_DATA SHOWN:_

---

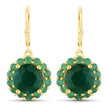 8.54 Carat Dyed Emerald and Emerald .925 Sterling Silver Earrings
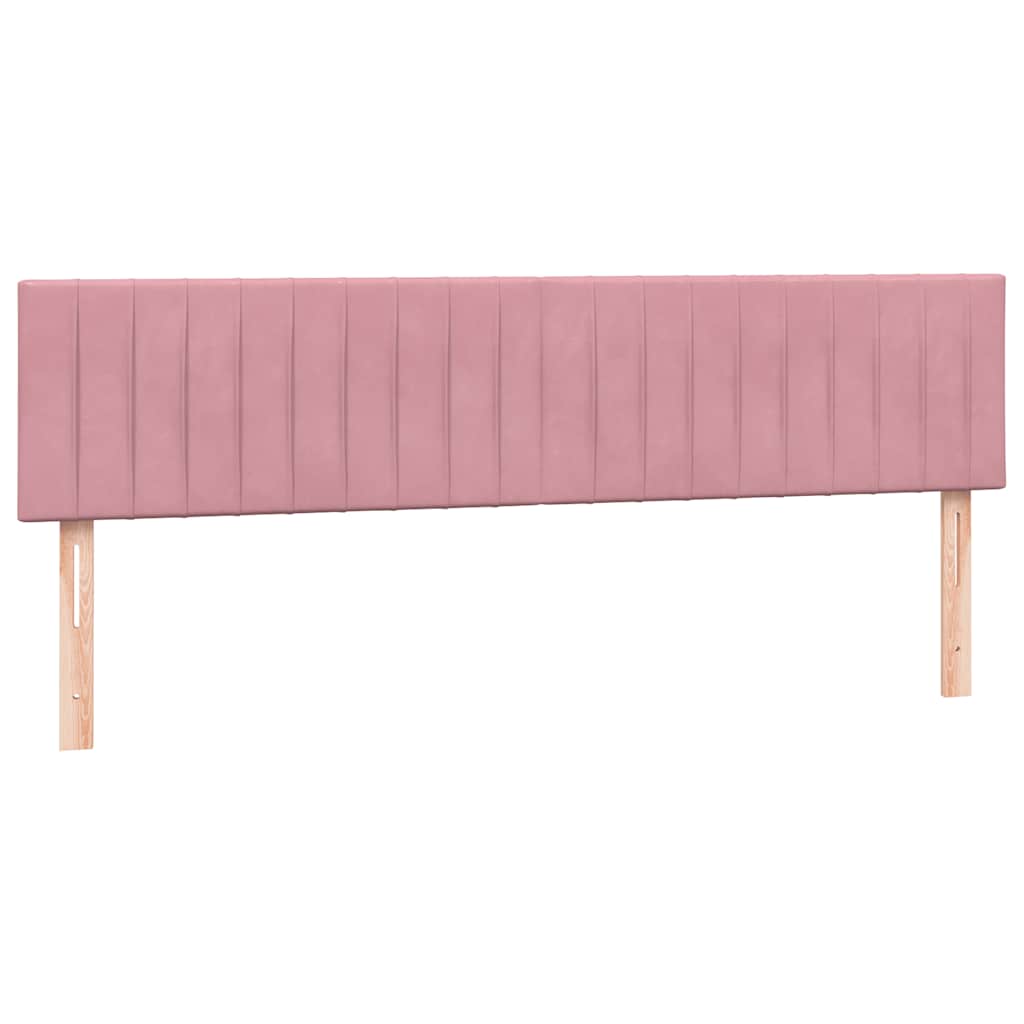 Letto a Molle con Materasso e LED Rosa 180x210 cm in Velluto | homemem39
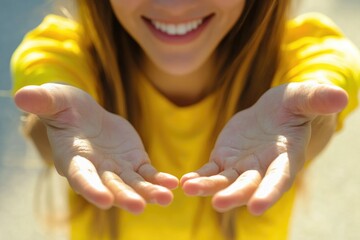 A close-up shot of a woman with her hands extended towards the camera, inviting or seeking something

---

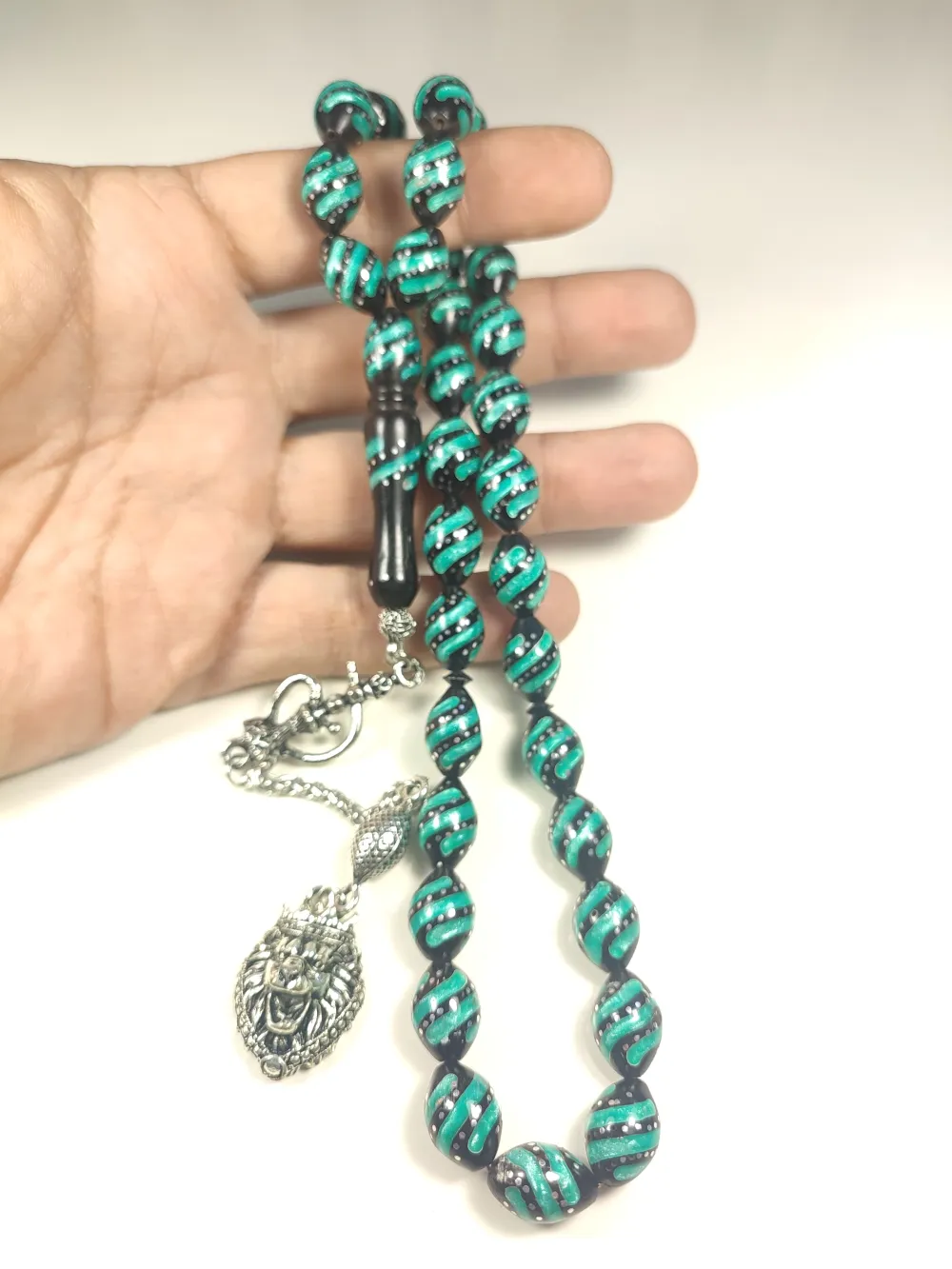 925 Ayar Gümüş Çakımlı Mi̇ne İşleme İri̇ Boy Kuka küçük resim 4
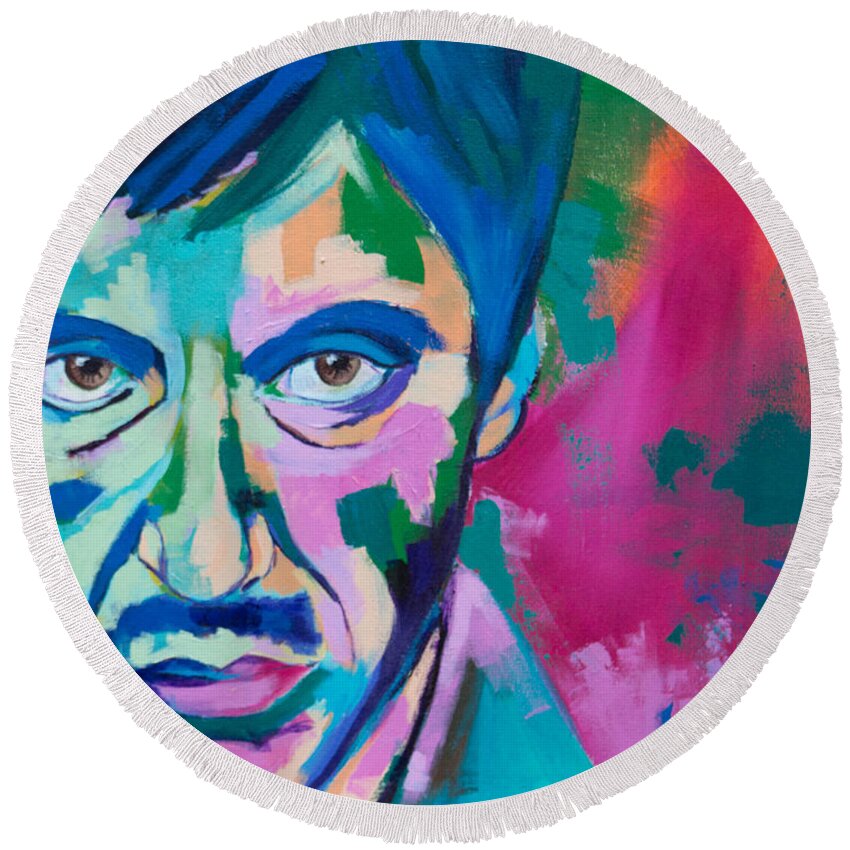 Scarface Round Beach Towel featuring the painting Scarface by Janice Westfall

---

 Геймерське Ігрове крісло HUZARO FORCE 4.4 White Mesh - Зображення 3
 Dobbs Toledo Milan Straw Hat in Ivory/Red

---

_THE PROBLEM:_ Give back, unchanged, the run of lines in the listing above that begins at the line containing "Геймерське Ігрове крісло" and ends at the line containing "Dobbs Toledo Milan Straw Hat in Ivory/Red", both included.

_ANSWER SPACE:_
 Геймерське Ігрове крісло HUZARO FORCE 4.4 White Mesh - Зображення 3
 Dobbs Toledo Milan Straw Hat in Ivory/Red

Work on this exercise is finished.